At the same time, river cruise companies like AmaWaterways are looking for ways to attract younger travelers and are responding to guests’ desires for more active excursions. Aboard the AmaStella, for example, for all of the passengers there is an enhanced line up of biking and hiking tours (shore excursions are included on river cruises). “We’ve have seen steadily increasing demand from passengers for more active excursions,” said Kristin Karst, AmaWaterways’ executive vice president and co-owner.
AmaWaterways was the first to carry a fleet of complimentary bikes onboard its European trips and its new escorted bike tours are designed to combine fitness with leisure. Port cities are home to the line’s new hiking tours. For other passengers, there are plenty of standard tours as well as Limited Edition Tours to give small groups additional opportunities to experience local culture.
I expect to try the ship’s “active” excursions along with Backroads’ daily bike rides. That’s why I’ve been working harder than ever the last six months to be in shape—spin classes at our local YMCA, daily work outs on exercise bikes or elliptical trainer, Weight Watchers.
My husband, I should note, isn’t the least bit concerned nor does my daughter seem worried about him being an embarrassment. “Didn’t mom fall off a bike in Italy?” she asked him recently. He explained I was riding a heavy, unfamiliar electric bike on a steep downhill curve.

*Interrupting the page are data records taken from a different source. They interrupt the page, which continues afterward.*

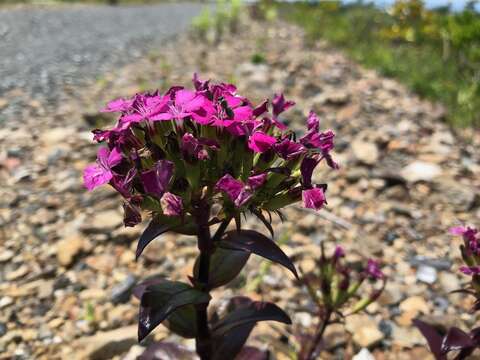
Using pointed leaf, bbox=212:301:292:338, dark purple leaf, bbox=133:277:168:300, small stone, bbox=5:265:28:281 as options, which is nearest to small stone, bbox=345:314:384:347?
pointed leaf, bbox=212:301:292:338

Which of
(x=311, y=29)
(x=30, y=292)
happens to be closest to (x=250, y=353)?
(x=30, y=292)

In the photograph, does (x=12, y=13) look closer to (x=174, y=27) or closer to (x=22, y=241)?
(x=174, y=27)

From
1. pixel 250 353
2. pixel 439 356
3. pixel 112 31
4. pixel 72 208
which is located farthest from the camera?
pixel 112 31

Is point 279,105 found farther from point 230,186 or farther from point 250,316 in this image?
point 250,316

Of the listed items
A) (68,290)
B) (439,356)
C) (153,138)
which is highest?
(153,138)

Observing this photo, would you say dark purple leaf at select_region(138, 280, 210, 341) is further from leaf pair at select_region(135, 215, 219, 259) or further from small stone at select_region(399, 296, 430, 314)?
small stone at select_region(399, 296, 430, 314)

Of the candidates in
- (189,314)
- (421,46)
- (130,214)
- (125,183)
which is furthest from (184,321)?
(421,46)

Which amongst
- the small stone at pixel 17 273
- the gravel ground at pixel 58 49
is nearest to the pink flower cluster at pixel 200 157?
the small stone at pixel 17 273
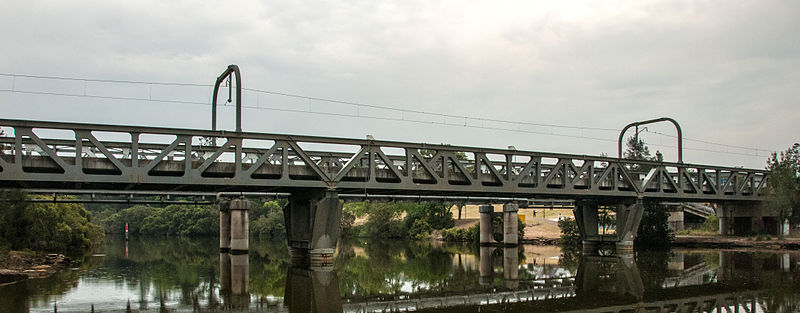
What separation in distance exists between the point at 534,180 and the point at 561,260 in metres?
6.18

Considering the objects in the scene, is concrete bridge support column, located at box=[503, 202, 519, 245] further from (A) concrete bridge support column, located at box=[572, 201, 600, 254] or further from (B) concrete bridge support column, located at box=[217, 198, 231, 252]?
(B) concrete bridge support column, located at box=[217, 198, 231, 252]

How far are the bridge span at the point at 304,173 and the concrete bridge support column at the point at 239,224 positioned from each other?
0.11 m

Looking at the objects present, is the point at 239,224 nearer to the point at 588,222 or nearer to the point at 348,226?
the point at 588,222

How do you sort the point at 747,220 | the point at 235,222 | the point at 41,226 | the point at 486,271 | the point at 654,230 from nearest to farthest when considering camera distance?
the point at 486,271, the point at 41,226, the point at 235,222, the point at 654,230, the point at 747,220

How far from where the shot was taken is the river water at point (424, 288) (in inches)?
960

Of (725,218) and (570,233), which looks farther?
(570,233)

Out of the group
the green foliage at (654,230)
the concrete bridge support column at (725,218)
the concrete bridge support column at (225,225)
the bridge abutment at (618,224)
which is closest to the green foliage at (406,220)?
the green foliage at (654,230)

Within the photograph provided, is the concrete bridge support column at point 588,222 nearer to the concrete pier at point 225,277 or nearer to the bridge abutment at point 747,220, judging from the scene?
the bridge abutment at point 747,220

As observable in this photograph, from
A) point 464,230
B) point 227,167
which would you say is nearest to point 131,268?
point 227,167

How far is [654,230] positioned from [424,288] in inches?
1649

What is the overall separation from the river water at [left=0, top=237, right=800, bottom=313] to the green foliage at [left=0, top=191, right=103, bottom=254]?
4.61 meters

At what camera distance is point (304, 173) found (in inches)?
1652

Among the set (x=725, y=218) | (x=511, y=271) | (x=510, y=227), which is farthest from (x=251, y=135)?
(x=725, y=218)

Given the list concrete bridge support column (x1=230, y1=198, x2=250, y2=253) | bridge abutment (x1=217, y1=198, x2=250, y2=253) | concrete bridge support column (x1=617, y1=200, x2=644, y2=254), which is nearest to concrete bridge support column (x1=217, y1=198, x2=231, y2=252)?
bridge abutment (x1=217, y1=198, x2=250, y2=253)
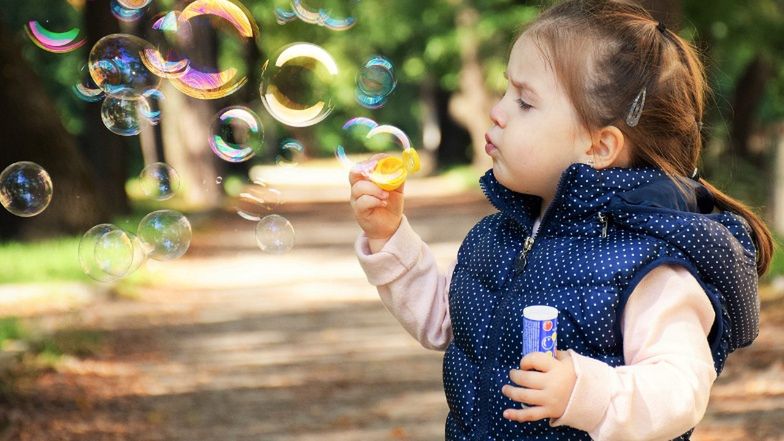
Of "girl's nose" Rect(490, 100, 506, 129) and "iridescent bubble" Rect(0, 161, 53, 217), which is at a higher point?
"girl's nose" Rect(490, 100, 506, 129)

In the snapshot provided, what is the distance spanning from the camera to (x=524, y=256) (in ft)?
7.37

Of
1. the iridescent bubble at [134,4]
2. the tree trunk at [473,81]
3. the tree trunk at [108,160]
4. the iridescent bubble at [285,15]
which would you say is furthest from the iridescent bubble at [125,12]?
the tree trunk at [473,81]

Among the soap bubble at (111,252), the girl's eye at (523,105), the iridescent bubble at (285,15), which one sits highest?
the girl's eye at (523,105)

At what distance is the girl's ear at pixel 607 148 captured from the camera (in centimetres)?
218

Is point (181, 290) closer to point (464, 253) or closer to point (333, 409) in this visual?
point (333, 409)

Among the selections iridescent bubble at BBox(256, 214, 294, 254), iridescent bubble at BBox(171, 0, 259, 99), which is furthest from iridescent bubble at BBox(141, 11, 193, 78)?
iridescent bubble at BBox(256, 214, 294, 254)

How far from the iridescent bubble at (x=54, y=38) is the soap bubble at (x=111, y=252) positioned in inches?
33.4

She didn’t seem assuaged. “Do you think Mom can keep up?” she asked. After all my efforts to get fit, I resented that! This isn’t the Tour de France, after all, and my spin class teacher told me friends who had done a similar trip reported it was not difficult at all. I also was thinking that at our age, my mom never would have even considered such a trip. But then, exercise was never part of their routine either.
Perhaps that’s why “active” trips are growing in popularity. This year Backroads is seeing a huge boom in our walking and hiking trips and this segment has now become the company’s fastest growing area, especially to Cinque Terra, Napa Valley and Iceland. Such hiking trips for families also are popular with families, including in Yellowstone and the Tetons and Hawaii.
A lot of us, it seems, don’t want to spend vacation laying about—for more than a few hours anyway. Certainly, there are more bragging rights!
Meanwhile, I’m ready to go biking, outfitted by LL Bean with (padded) biking shorts, bike gloves, cycling jerseys (one snazzy one courtesy of Backroads) rain jacket and rain pants. I’m hoping for the best.
After all, my younger daughter acknowledged after that lunch that I didn’t do anything “too embarrassing,” which I took as a high compliment.
Now, all I need to do is keep up with the group (though there is a van for those who get tired)—and avoid any embarrassing tumbles. Let’s hope all my training has paid off.